[[ EXTRACTED RECORDS, beginning ]]

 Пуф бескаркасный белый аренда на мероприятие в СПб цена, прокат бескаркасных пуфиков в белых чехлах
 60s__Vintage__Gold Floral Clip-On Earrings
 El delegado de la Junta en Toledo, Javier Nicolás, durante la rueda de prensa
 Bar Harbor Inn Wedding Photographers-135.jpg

[[ EXTRACTED RECORDS, end ]]
[[ EXTRACTED RECORDS, beginning ]]

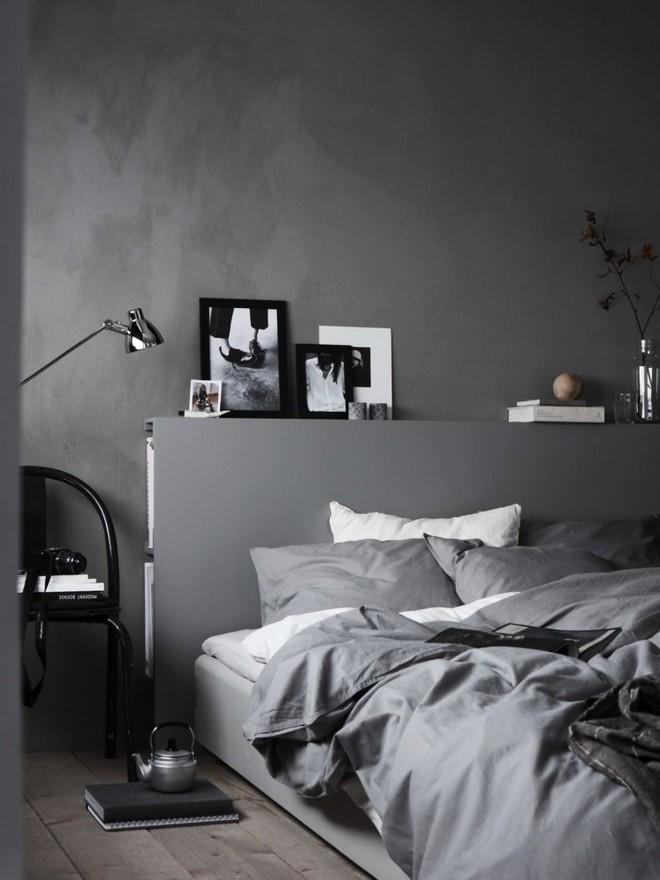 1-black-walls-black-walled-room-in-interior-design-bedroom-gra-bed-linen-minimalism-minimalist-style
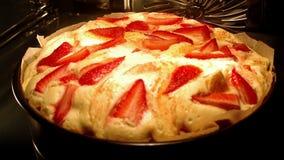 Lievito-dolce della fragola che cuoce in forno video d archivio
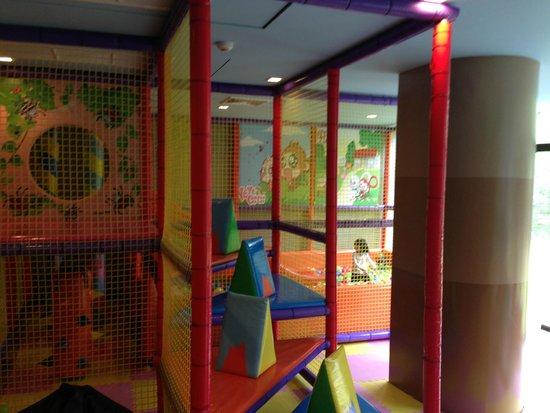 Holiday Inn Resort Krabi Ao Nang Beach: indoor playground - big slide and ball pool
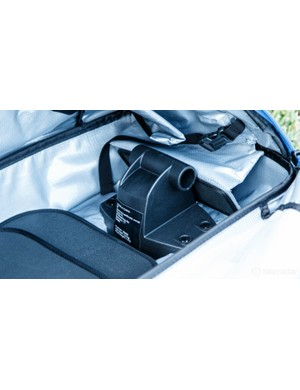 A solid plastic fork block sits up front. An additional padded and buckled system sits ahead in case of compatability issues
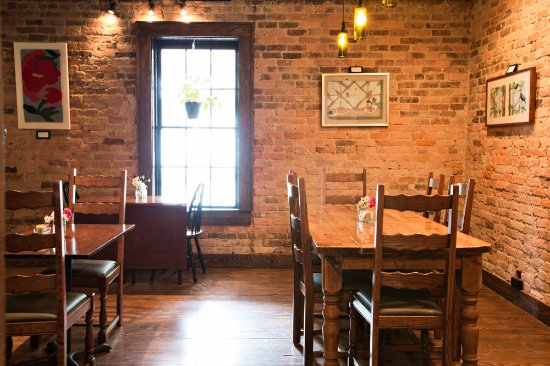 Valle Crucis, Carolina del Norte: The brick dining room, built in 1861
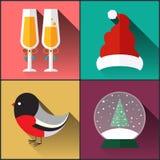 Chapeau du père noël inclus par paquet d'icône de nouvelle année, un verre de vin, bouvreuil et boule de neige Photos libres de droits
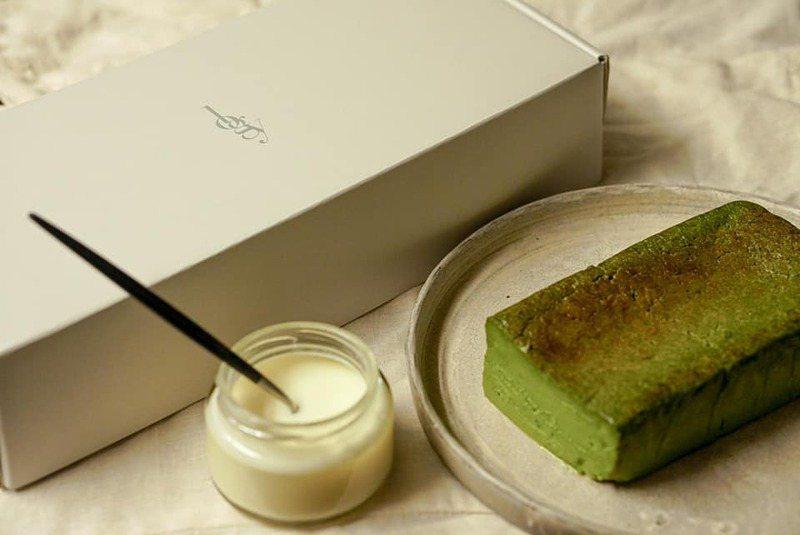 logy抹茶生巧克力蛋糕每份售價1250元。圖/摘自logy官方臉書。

[[ EXTRACTED RECORDS, end ]]
[[ EXTRACTED RECORDS, beginning ]]

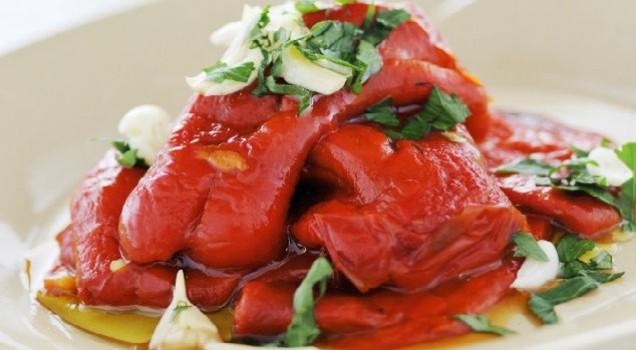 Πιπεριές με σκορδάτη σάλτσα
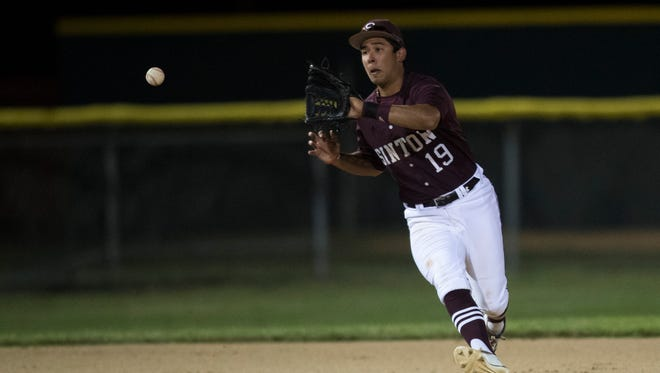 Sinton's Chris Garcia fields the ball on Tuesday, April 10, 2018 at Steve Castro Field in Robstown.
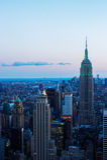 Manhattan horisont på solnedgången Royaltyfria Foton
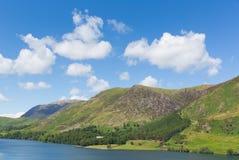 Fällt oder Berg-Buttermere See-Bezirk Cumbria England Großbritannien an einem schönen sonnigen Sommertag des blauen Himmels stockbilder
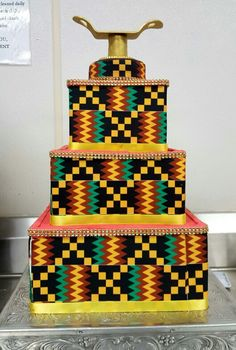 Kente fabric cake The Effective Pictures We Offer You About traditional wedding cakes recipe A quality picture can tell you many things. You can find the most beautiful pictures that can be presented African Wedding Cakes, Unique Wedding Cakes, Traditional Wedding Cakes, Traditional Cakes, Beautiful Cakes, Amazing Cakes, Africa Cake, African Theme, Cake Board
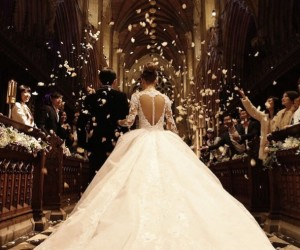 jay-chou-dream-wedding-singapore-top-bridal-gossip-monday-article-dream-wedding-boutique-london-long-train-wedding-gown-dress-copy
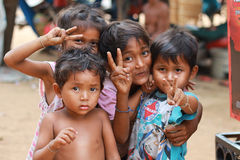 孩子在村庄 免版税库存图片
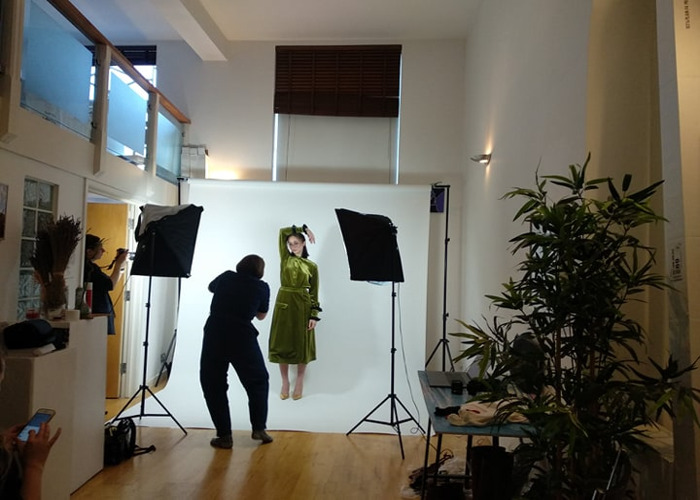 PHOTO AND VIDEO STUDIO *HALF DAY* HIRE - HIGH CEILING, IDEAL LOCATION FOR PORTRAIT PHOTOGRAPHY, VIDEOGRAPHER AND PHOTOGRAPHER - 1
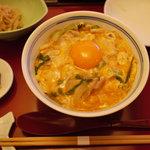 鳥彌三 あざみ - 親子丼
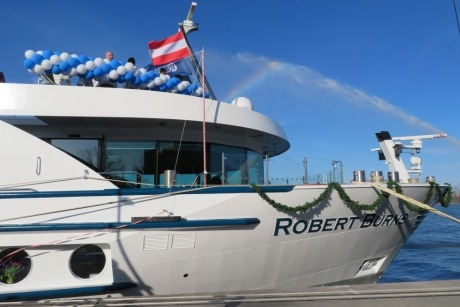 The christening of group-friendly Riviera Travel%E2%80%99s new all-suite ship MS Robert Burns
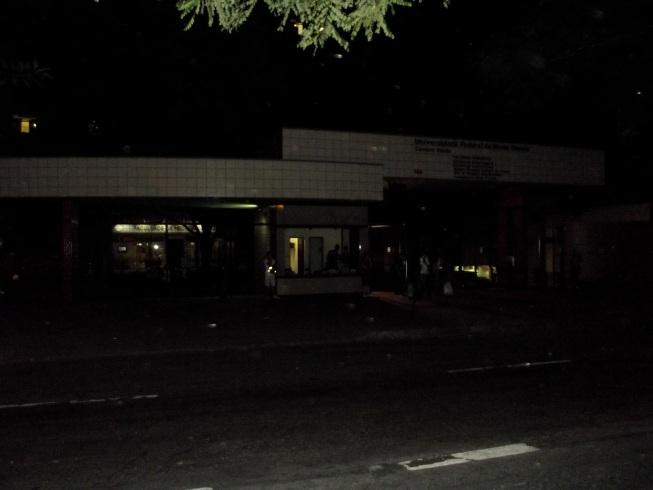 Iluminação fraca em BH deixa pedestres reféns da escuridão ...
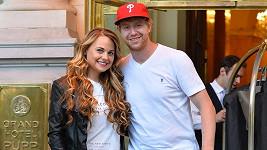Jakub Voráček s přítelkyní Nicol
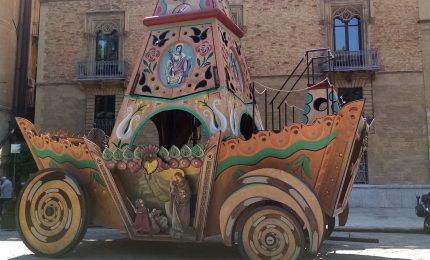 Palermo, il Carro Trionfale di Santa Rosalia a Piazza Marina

[[ EXTRACTED RECORDS, end ]]

▸ REQUIRED WORK
Look above for the line with "Chapeau du père" and copy exactly from it through the line with "logy抹茶生巧克力蛋糕每份售價1250元。圖/摘自logy官方臉書。", both included. Omit the pictures.

▸ TASK RESPONSE
 Chapeau du père noël inclus par paquet d'icône de nouvelle année, un verre de vin, bouvreuil et boule de neige Photos libres de droits
 logy抹茶生巧克力蛋糕每份售價1250元。圖/摘自logy官方臉書。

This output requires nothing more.